Other New York courts have cited Mitiku for this supposed one-year rule, allowing debt collectors to continue to enforce ill-gotten default judgments against low-income New Yorkers who were denied their due process right to notice and an opportunity to be heard.

The pervasive fraud and egregious lack of due process in debt collection lawsuits filed against New Yorkers are well-documented.

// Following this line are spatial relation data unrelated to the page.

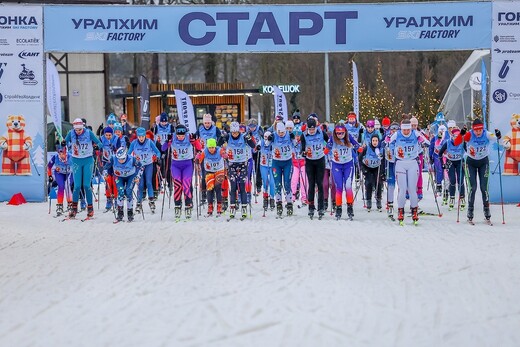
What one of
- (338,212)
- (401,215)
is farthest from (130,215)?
(401,215)

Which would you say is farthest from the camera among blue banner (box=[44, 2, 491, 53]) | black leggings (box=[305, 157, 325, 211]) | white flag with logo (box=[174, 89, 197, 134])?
blue banner (box=[44, 2, 491, 53])

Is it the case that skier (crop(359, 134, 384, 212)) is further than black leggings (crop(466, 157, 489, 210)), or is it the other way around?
skier (crop(359, 134, 384, 212))

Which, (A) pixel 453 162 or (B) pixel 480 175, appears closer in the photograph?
(B) pixel 480 175

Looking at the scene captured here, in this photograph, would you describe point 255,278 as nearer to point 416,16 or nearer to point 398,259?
point 398,259

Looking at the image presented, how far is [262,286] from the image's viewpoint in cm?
899

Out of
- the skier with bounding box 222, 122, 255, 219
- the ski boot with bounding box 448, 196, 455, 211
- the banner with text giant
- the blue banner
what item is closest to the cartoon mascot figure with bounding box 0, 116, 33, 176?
the banner with text giant

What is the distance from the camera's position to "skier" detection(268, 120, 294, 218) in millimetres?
16531

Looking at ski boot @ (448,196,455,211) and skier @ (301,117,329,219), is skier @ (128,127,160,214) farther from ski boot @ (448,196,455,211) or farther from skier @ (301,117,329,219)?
ski boot @ (448,196,455,211)

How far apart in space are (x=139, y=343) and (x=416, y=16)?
47.1 ft

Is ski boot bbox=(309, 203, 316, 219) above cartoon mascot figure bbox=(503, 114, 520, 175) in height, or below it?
below

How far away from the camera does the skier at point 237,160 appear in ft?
53.6

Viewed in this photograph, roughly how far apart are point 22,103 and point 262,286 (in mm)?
12762

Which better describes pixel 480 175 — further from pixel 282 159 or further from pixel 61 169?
pixel 61 169

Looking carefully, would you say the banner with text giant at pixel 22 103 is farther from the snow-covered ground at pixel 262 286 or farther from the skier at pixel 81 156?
the snow-covered ground at pixel 262 286
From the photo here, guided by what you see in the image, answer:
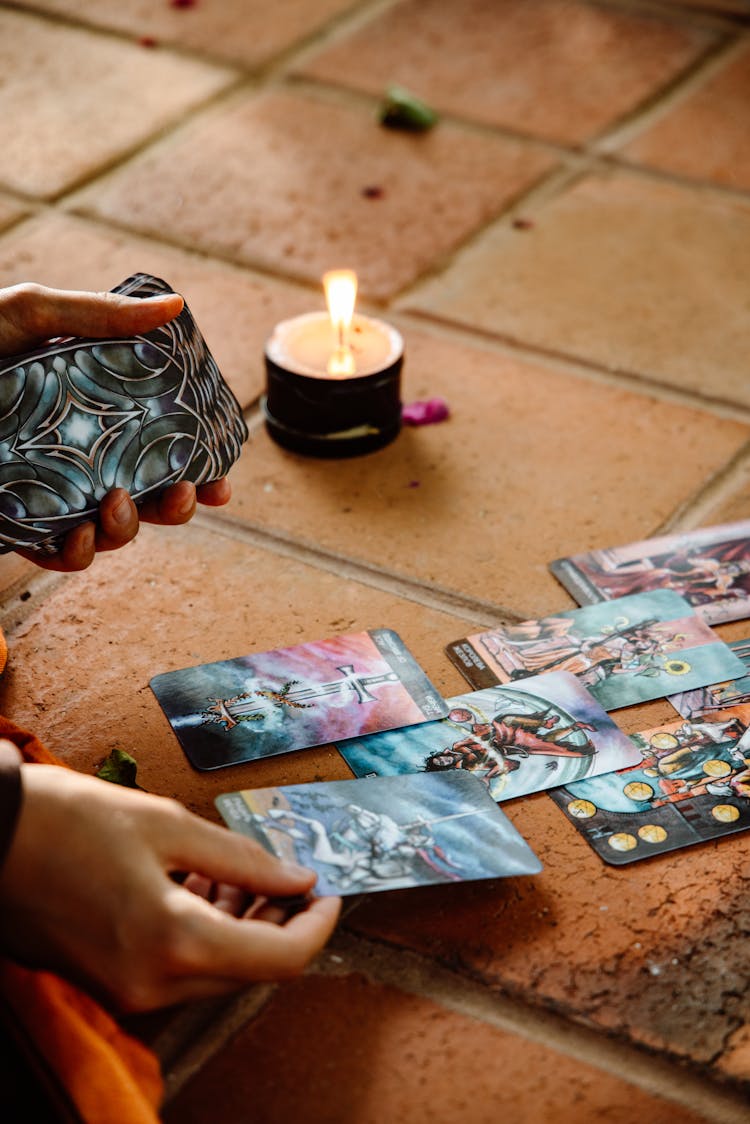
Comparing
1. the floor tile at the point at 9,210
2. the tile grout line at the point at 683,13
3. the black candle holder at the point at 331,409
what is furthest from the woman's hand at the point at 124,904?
the tile grout line at the point at 683,13

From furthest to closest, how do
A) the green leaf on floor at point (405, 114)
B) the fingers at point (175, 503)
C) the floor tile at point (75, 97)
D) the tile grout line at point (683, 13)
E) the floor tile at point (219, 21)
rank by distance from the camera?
the tile grout line at point (683, 13) → the floor tile at point (219, 21) → the green leaf on floor at point (405, 114) → the floor tile at point (75, 97) → the fingers at point (175, 503)

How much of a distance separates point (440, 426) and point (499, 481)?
137mm

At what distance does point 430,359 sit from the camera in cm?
175

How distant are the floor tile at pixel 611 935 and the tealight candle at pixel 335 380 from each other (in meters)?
0.62

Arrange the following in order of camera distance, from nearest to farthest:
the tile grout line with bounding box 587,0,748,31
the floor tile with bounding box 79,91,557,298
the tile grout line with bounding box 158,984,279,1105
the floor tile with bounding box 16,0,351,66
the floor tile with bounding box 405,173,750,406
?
the tile grout line with bounding box 158,984,279,1105 < the floor tile with bounding box 405,173,750,406 < the floor tile with bounding box 79,91,557,298 < the floor tile with bounding box 16,0,351,66 < the tile grout line with bounding box 587,0,748,31

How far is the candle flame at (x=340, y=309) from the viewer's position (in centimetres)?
151

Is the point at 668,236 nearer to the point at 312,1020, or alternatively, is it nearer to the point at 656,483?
the point at 656,483

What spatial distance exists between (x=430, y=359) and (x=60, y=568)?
724mm

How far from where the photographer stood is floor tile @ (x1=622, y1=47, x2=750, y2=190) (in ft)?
7.34

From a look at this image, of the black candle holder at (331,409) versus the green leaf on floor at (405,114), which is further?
the green leaf on floor at (405,114)

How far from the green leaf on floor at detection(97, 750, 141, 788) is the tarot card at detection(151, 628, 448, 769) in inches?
2.2

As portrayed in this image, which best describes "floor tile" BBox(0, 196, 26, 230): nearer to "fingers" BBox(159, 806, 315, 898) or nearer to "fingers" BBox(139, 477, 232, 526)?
"fingers" BBox(139, 477, 232, 526)

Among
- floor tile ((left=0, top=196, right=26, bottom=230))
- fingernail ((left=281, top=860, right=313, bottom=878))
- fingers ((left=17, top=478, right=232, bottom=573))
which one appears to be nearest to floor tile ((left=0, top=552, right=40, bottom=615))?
fingers ((left=17, top=478, right=232, bottom=573))

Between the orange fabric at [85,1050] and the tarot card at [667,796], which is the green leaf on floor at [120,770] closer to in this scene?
the orange fabric at [85,1050]
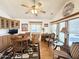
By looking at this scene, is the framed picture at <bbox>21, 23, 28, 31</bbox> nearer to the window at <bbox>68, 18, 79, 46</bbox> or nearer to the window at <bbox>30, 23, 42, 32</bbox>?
the window at <bbox>30, 23, 42, 32</bbox>

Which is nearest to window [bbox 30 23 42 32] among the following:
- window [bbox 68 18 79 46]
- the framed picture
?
the framed picture

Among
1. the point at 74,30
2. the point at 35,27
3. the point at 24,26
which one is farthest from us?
the point at 35,27

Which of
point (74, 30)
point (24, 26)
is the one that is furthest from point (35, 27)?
point (74, 30)

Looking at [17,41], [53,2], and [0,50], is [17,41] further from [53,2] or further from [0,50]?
[53,2]

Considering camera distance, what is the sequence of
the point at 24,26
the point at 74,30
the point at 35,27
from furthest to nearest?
1. the point at 35,27
2. the point at 24,26
3. the point at 74,30

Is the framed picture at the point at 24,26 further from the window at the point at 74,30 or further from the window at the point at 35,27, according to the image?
the window at the point at 74,30

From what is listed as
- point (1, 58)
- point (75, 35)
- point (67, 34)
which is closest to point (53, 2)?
point (67, 34)

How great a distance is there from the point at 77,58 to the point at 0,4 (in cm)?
549

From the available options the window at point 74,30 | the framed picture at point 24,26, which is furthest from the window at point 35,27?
the window at point 74,30

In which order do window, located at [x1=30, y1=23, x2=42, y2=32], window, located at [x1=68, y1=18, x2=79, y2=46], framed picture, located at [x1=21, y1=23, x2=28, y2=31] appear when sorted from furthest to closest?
window, located at [x1=30, y1=23, x2=42, y2=32], framed picture, located at [x1=21, y1=23, x2=28, y2=31], window, located at [x1=68, y1=18, x2=79, y2=46]

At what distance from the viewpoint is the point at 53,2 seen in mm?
6133

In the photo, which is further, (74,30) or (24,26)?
(24,26)

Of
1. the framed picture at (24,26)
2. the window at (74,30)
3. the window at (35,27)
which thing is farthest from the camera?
the window at (35,27)

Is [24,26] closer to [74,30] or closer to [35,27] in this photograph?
[35,27]
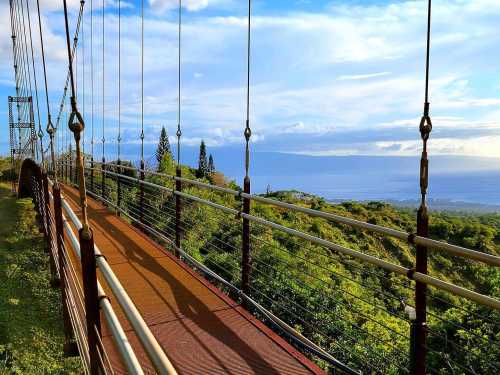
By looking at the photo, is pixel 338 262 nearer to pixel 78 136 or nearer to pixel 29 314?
pixel 29 314

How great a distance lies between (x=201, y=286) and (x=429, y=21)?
2472 mm

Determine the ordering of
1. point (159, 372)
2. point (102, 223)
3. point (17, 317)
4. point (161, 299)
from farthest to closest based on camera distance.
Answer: point (102, 223) < point (17, 317) < point (161, 299) < point (159, 372)

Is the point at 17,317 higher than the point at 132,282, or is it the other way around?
the point at 132,282

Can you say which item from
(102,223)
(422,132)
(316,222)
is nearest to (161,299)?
(422,132)

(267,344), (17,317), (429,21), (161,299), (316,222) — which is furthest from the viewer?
(316,222)

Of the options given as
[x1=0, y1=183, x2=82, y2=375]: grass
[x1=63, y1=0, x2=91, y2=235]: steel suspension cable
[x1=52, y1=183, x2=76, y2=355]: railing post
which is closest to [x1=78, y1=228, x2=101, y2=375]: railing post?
[x1=63, y1=0, x2=91, y2=235]: steel suspension cable

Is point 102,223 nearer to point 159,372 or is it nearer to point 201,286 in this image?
point 201,286

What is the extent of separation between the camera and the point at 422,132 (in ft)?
6.71

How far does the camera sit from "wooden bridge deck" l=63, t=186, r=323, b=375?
2406 mm

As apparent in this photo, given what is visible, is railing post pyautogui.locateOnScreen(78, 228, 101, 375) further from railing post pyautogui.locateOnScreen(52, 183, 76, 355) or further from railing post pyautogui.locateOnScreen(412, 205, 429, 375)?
railing post pyautogui.locateOnScreen(52, 183, 76, 355)

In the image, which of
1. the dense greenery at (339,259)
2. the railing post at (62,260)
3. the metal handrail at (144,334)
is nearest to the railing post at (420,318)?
the metal handrail at (144,334)

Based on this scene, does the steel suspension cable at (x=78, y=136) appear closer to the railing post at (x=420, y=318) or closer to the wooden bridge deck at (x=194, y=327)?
the wooden bridge deck at (x=194, y=327)

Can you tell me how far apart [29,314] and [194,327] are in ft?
7.62

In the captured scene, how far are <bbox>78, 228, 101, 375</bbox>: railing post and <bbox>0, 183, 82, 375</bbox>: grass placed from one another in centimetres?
216
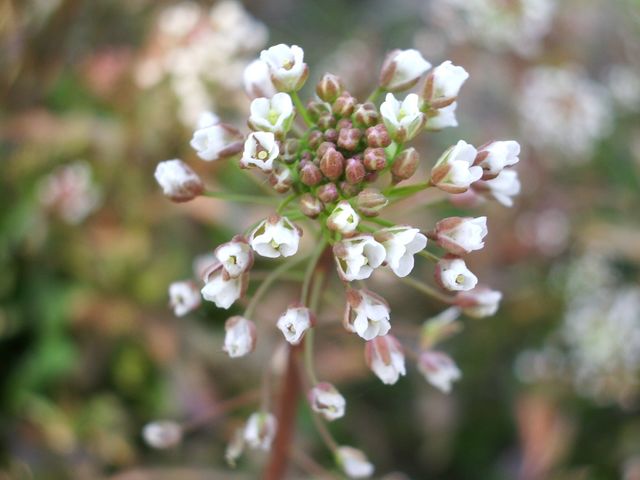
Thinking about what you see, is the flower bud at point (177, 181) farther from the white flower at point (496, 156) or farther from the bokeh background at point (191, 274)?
the bokeh background at point (191, 274)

In 2010, the Attorney General announced that the owner of a process serving agency had admitted to filing false claims of proper service in thousands of debt collection lawsuits. In 2015, New Economy Project, with co-counsel, reached a $59 million settlement in Sykes v. Mel Harris & Assocs., LLC, a federal class action alleging that a ring of debt collectors had routinely filed false claims of proper service to obtain default judgments against New Yorkers. In 2017, these fraudulently obtained default judgments were eliminated in a mass vacatur proceeding led by the Attorney General’s office.

“This appeal presents the Appellate Division with an opportunity to resolve a longstanding misstatement of the law that, left unchecked, will continue to deny low-income New Yorkers relief from judgments that should never have been entered against them in the first place,” said Owen Roberts, partner at Quinn Emanuel Urquhart & Sullivan, LLP.

In addition to the Attorney General, the following legal advocacy organizations are expected to file an amicus brief on the appeal: St. Vincent de Paul Legal Program, CAMBA Legal Services, Fordham Law School Feerick Center for Social Justice, Legal Services NYC, Legal Services of the Hudson Valley, Mobilization for Justice, and New York Legal Assistance Group.